It’ll make you hate Mondays and every other day of the week
There was a time, eons ago, where the comic strip known as Garfield was okay. Nay, it was good. Back in the late ’70s and ’80s, the daily dalliances of Garfield, Odie, Jon, and, for a brief time, Lyman was decent shit in the funny pages of this nation’s newspapers, becoming the most widely syndicated comic strip in history. Suck on that, corpse of Charles M. Schulz.
Side note: if you are too young to know what a newspaper is, ask an older person, preferably one who drives around elementary schools in a panel van.

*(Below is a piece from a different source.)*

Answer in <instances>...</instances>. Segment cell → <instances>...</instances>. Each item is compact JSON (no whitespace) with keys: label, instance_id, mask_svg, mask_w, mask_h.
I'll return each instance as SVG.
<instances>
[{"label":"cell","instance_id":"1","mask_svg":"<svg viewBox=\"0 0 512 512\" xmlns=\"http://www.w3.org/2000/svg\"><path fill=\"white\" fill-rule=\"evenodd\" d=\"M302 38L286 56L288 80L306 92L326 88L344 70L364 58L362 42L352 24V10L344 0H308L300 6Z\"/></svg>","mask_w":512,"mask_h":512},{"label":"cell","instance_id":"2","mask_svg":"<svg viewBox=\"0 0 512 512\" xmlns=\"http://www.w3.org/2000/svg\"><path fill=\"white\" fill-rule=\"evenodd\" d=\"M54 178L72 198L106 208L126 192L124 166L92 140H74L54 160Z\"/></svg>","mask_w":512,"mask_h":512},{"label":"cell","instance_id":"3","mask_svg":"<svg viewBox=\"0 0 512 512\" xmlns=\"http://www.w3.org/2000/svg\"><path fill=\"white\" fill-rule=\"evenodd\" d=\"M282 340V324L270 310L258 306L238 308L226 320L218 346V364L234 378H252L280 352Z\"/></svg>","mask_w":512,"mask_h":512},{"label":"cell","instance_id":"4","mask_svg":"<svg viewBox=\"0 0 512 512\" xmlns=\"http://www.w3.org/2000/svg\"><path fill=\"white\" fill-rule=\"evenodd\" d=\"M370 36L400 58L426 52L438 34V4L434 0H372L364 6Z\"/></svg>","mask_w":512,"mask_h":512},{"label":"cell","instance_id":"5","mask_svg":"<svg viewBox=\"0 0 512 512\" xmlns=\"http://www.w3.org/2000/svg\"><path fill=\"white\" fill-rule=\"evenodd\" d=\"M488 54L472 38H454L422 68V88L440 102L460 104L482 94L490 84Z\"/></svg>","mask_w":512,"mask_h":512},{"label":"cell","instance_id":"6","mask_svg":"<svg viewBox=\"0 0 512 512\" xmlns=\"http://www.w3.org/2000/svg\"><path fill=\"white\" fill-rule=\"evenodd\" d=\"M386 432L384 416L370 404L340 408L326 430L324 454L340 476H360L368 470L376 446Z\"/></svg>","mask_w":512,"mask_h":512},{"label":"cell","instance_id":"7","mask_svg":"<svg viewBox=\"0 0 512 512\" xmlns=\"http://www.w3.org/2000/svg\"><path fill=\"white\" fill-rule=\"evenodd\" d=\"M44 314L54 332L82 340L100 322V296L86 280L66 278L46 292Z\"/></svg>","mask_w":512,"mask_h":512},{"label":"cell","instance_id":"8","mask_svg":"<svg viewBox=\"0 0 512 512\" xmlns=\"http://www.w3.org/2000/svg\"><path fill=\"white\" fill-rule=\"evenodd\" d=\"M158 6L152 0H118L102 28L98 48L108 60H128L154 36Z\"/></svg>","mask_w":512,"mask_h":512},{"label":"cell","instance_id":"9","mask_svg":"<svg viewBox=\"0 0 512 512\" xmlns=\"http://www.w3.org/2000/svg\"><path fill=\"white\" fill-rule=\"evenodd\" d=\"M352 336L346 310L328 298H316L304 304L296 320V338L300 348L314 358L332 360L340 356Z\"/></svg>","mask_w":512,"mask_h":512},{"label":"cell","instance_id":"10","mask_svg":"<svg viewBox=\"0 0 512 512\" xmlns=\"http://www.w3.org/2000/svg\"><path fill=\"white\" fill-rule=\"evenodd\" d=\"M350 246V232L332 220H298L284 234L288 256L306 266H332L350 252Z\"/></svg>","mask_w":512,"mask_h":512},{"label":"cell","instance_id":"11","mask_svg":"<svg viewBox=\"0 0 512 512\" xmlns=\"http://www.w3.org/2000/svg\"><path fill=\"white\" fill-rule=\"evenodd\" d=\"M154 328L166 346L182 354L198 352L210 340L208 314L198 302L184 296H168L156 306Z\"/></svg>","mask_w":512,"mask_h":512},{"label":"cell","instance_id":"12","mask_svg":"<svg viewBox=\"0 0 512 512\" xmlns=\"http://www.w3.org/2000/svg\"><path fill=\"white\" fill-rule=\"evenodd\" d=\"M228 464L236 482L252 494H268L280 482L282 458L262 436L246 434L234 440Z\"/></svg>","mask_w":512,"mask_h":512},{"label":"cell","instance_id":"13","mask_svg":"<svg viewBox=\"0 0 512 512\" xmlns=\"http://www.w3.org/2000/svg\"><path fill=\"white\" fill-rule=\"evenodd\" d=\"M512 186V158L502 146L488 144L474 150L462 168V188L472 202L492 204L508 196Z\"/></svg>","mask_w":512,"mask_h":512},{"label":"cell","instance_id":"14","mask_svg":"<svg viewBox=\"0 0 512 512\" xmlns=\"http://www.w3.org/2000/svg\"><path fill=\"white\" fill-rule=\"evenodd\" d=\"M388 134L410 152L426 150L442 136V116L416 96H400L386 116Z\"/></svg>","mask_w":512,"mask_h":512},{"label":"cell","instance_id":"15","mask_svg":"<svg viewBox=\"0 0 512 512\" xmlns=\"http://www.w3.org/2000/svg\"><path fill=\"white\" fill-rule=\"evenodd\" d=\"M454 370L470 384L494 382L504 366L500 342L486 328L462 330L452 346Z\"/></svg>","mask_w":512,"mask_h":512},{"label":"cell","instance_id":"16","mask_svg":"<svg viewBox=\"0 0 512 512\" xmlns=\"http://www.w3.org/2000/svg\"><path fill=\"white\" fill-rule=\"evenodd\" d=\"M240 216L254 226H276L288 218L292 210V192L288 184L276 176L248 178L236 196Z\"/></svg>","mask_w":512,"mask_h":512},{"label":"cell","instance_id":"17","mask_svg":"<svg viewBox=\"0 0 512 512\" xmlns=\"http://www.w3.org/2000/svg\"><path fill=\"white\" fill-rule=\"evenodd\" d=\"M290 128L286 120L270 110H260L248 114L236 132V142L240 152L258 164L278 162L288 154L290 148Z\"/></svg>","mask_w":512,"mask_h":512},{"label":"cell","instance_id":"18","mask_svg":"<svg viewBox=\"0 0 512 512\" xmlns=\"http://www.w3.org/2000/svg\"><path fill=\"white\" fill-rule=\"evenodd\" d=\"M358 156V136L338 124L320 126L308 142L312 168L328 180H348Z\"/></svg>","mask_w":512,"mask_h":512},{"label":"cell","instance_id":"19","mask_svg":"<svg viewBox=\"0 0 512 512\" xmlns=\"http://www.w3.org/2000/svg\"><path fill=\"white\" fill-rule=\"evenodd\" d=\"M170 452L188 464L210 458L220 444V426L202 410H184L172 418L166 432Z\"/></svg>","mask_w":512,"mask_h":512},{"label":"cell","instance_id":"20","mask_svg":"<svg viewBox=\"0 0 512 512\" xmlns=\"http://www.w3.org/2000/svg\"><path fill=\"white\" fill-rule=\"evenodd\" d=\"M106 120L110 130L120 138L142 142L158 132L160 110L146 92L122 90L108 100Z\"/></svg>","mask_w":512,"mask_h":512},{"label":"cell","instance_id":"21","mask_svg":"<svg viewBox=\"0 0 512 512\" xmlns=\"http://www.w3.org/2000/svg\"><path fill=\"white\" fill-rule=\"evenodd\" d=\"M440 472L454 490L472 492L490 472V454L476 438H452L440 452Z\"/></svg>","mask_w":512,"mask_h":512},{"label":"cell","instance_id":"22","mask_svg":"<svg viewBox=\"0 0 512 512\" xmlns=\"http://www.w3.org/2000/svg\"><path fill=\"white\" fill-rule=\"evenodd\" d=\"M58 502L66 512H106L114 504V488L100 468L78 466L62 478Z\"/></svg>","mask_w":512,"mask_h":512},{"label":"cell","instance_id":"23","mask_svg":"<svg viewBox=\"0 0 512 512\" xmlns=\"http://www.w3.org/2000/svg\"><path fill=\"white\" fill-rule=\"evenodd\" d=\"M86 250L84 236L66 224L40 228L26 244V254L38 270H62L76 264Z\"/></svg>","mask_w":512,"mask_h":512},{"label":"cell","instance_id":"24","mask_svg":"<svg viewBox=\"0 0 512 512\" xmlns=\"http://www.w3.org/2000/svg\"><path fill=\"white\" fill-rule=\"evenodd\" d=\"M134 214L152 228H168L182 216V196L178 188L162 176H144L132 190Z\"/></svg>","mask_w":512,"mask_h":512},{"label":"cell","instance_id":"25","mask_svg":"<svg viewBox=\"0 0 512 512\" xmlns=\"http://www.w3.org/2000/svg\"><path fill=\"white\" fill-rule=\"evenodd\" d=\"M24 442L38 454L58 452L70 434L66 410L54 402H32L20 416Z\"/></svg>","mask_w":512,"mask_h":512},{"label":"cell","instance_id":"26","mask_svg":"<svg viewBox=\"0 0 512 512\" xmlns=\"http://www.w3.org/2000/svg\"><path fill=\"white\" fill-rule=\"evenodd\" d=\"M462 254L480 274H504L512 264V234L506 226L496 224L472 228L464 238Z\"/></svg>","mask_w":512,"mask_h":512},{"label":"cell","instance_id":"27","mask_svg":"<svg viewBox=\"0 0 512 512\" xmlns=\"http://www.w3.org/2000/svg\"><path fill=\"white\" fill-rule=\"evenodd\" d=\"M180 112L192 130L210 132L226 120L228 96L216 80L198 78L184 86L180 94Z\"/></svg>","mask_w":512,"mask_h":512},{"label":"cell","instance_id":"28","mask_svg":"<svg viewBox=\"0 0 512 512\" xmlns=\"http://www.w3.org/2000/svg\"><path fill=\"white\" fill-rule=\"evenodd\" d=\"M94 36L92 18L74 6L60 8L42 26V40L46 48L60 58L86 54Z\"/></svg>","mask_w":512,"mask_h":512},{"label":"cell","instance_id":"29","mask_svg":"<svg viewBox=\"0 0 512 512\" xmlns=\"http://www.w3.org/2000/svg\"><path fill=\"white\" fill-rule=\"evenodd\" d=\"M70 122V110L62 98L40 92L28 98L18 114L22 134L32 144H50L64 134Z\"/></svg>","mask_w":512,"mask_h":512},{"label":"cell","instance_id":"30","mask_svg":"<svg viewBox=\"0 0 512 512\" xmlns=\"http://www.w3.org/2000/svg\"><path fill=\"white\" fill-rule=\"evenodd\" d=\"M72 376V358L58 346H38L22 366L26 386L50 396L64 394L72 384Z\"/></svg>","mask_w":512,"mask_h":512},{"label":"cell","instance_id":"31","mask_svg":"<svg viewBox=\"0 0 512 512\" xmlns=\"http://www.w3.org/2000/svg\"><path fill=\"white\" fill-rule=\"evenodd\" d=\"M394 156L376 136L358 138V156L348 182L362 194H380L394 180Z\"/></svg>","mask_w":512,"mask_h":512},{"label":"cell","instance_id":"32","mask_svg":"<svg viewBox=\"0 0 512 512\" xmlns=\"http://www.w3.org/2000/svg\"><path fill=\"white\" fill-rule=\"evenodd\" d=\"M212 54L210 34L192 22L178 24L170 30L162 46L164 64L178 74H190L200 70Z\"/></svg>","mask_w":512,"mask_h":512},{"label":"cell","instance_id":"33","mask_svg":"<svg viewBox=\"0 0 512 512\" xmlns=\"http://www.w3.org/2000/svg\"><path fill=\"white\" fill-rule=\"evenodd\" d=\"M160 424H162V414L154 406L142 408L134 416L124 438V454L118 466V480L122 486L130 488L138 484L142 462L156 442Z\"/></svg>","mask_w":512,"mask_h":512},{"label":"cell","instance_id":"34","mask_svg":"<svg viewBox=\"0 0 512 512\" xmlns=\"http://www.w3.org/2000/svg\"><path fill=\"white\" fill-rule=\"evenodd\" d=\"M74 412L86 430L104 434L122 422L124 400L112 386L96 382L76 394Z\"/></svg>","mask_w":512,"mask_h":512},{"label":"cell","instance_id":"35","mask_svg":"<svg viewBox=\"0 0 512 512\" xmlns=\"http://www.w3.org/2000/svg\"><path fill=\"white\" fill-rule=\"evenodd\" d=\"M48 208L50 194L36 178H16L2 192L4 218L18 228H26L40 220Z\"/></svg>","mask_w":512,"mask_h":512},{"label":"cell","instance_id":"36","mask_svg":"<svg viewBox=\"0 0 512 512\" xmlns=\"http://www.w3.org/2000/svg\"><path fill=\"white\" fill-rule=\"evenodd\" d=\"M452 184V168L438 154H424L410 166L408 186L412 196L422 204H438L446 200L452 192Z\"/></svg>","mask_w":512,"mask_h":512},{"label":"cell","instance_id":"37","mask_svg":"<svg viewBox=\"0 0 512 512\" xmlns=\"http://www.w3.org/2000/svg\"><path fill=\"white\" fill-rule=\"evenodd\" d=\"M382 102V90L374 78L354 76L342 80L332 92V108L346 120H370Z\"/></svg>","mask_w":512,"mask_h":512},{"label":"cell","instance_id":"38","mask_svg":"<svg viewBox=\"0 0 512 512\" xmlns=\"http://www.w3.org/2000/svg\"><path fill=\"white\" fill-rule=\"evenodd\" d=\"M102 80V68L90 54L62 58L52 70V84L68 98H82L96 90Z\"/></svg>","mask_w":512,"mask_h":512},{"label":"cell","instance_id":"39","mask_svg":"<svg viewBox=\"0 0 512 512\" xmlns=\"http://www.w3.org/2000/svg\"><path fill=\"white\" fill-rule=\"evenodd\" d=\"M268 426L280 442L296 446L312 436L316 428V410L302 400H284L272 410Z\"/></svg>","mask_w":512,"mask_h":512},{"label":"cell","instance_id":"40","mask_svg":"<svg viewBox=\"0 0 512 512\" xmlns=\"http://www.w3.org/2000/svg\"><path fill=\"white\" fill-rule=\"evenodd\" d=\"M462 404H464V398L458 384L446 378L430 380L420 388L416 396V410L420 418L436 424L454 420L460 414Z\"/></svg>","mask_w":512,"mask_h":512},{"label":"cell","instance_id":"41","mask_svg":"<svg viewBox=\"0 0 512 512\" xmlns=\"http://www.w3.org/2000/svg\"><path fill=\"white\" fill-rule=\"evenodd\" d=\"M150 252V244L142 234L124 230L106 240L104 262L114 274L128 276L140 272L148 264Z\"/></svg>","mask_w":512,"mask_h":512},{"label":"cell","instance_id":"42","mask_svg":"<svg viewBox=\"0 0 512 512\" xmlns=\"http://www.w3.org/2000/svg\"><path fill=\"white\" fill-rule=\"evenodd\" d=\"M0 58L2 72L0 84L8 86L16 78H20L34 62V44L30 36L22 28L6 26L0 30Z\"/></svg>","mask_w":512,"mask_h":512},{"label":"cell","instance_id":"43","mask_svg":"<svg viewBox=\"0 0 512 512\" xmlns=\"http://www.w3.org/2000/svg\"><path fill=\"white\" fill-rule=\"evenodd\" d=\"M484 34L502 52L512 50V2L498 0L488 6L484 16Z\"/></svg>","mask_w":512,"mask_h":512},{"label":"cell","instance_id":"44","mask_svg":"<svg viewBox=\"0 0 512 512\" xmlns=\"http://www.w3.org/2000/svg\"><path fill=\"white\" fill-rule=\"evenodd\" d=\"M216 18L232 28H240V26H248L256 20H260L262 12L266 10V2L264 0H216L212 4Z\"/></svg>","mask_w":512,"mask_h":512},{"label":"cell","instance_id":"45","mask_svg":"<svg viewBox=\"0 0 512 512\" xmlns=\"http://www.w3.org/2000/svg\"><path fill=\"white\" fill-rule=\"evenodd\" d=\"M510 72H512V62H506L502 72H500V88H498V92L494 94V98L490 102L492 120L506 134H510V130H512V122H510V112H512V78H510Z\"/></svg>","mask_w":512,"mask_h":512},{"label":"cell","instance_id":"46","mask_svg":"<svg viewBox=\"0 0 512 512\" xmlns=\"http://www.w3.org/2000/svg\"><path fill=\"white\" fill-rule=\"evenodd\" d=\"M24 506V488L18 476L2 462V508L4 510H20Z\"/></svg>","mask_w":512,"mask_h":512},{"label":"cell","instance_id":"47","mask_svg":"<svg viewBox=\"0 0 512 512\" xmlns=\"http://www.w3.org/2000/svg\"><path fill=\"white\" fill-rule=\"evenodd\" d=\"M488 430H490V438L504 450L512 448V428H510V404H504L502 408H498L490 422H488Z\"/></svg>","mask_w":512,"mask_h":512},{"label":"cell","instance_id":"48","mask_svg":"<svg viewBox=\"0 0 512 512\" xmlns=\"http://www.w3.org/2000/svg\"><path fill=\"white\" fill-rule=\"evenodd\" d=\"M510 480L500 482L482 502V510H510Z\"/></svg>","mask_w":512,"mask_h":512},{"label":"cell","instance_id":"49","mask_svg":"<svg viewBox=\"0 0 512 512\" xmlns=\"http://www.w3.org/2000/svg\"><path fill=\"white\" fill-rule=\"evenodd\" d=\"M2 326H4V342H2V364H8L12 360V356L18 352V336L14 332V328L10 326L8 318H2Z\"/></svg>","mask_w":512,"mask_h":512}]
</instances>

It wasn’t long before the cat leapt off the pages of the Sunday funnies and into the car windows of the nation’s mini-vans. Creator Jim Davis told the Washington Post in 1982 Garfield was created to be a marketable character. It wasn’t about being particularly funny nor relevant to the zeitgeist and social events, it was about making money. Bill Watterson, creator of Calvin & Hobbes, called another Davis creation, U.S. Acres, an abomination, saying Davis’ whole process is “an insult to the intelligence.” Garfield merch has brought in more than one billion dollars to Paws, Inc., the company tasked with licensing out the original Grumpy Cat. For fuck’s sake, Davis has been inducted into the Licensing Merchandiser’s Hall of Fame, as if that’s a hall that should even exist.
It all makes sense, knowing this cat’s history, that Garfield is present in so many awful mobile games. Actually, they’re not all awful. Some are worse but others are merely mediocre games that ape the success of another app with a cold, slimy slathering of that Garfield “charm.” Hop on Google Play and you can find Garfield Defense, Garfield’s Diner, Garfield Escape, Garfield Pet Hospital, Garfield: Survival of the Fattest, and more. All of these, some with download counts in the millions, are just poorer, Garfield-fied versions of games like Simpson’s Tapped Out, Canabalt, and The Battle Cats. Joining those games as of this past E3 is Garfield Go.
If for some reason you’re too dumb to figure it out from the name, Garfield Go is Pokemon Go but with Garfield. Instead of hunting down and trying to capture 151 of gaming’s most recognizable slave fighters, you’re looking for coins. Bringing up the map, an eyesore compared to the simple elegance of that found in Pokemon Go, will alert you to the many or extremely few coins around you that you must venture to. It completely misses the point of Niantic’s blockbuster app, the thrill of venturing out and honest-to-goodness discovery. In Garfield Go, you simply need only journey from point A to B if you want to feed the cat. Yes, you are not capturing Garfield, keeping him inside a tiny ball, and forcing him to fight for your amusement. No, you, armed with a donut, pizza slice, cake, or lasagna, are trying to feed him.
Pressing down on one of these coins, rare near my house in the east bay area but quite abundant in downtown San Francisco, brings up the feeding screen. Similar to the game it so shamelessly rips, you flick your food at the cat as the barely audible and frankly quite sad voice of Lorenzo Music emerges from your speakers, repeating the same, tired lines from television specials two decades old. The goal is to land the food in his bowl, which is easier said than done. When trying to feed him in AR, Garfield has a tendency to move around making some shots impossible. This food bounces, even flying through the body of orange tabby as if he wasn’t even there, so lazy he didn’t even bother showing up to his own game.
Succeed within three shots and the spoils of victory are yours. You can revel in such grandeur as a single panel from a “rare” comic strip that is freely available online, a new hat for Garfield, one of countless and pointless collectibles, or, if you’re lucky, a piece of a real gift card. I am 1/5th of the way to getting myself a $5 Amazon.com gift card and I will always only be 1/5th of the way of doing so.
There are no gyms here, because [insert unfunny joke about exercise from Garfield comic strip here]. Instead, you have Bistros, home to an extremely simple game of Simon that can net you an additional piece of food depending on how well you do. Food quickly becomes rare and my coins earned from successfully feeding this flabby feline soon dried up.
The game reminds you, because we as humans are fucking dumb, to be aware of your surroundings. Not just for traffic and potential hazards, but to make sure nobody sees you are playing Garfield fucking Go. I was originally going to end this piece commenting how this game and every other Garfield monstrosity on mobile fails to capture the essence of Garfield, opting to be a simple cash-in rather than something truly special. But you know what, these shallow, pointless, and offensively inoffensive games capture exactly what Garfield is.